**Data listing:**

────────────────────────────────────────

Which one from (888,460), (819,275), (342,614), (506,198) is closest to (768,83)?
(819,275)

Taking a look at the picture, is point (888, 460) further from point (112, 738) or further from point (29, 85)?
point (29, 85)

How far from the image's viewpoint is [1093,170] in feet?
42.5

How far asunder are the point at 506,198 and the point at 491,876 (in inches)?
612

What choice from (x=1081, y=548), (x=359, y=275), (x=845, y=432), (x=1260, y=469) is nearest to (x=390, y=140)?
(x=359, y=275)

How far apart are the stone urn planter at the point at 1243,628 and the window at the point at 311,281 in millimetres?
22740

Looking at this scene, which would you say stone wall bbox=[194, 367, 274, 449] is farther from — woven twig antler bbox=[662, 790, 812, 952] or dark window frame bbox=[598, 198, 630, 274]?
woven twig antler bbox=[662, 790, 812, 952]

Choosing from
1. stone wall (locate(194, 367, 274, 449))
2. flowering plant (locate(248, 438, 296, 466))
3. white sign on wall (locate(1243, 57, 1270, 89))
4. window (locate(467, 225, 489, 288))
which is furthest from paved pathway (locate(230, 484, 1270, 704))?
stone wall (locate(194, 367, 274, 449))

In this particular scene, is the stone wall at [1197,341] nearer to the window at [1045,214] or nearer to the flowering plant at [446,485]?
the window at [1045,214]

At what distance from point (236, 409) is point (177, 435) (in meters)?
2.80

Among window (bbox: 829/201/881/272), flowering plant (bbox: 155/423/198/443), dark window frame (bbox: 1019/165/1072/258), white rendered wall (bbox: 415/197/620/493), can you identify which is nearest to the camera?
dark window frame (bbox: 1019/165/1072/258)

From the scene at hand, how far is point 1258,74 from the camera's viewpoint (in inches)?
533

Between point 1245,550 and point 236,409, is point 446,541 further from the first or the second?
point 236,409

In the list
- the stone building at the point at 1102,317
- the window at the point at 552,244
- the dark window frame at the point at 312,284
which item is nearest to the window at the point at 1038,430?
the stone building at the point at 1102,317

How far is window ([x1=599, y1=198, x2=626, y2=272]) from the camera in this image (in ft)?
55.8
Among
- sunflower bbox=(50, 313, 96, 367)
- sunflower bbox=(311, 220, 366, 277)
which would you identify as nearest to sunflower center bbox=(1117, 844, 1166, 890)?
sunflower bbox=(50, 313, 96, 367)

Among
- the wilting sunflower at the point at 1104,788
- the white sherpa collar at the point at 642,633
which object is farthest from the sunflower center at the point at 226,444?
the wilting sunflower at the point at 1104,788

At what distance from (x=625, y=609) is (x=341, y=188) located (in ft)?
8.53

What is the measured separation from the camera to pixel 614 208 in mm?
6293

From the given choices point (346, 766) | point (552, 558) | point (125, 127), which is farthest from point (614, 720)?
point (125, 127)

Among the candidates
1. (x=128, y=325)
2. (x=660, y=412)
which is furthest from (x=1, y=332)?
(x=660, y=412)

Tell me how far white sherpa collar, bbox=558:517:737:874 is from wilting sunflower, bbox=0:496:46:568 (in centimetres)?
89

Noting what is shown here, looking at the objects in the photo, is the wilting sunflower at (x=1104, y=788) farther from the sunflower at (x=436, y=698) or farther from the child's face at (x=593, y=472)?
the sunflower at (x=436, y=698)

────────────────────────────────────────

Can you rewrite the stretch of records from the line containing "In the list" through the end of the records, renaming "white sherpa collar" to "cream sherpa collar" and leaving everything else unchanged?

In the list
- the stone building at the point at 1102,317
- the window at the point at 552,244
- the dark window frame at the point at 312,284
which item is nearest to the window at the point at 1038,430?
the stone building at the point at 1102,317

How far is window ([x1=599, y1=198, x2=626, y2=272]) from the camera in this image (in ft)?
55.8
Among
- sunflower bbox=(50, 313, 96, 367)
- sunflower bbox=(311, 220, 366, 277)
which would you identify as nearest to sunflower center bbox=(1117, 844, 1166, 890)?
sunflower bbox=(50, 313, 96, 367)

Among
- the wilting sunflower at the point at 1104,788
- the cream sherpa collar at the point at 642,633
which object is farthest from the sunflower center at the point at 226,444?
the wilting sunflower at the point at 1104,788

At what distance from (x=625, y=609) is (x=341, y=188) located (in ft)?
8.53

What is the measured separation from the camera to pixel 614 208 in mm?
6293

From the given choices point (346, 766) | point (552, 558) | point (125, 127), which is farthest from point (614, 720)?
point (125, 127)

Among the candidates
1. (x=128, y=325)
2. (x=660, y=412)
which is furthest from (x=1, y=332)?
(x=660, y=412)

Tell me how far cream sherpa collar, bbox=558:517:737:874 is from wilting sunflower, bbox=0:496:46:568 (in centimetres)?
89

Noting what is shown here, looking at the objects in the photo, is the wilting sunflower at (x=1104, y=788) farther from the sunflower at (x=436, y=698) or farther from the child's face at (x=593, y=472)?
the sunflower at (x=436, y=698)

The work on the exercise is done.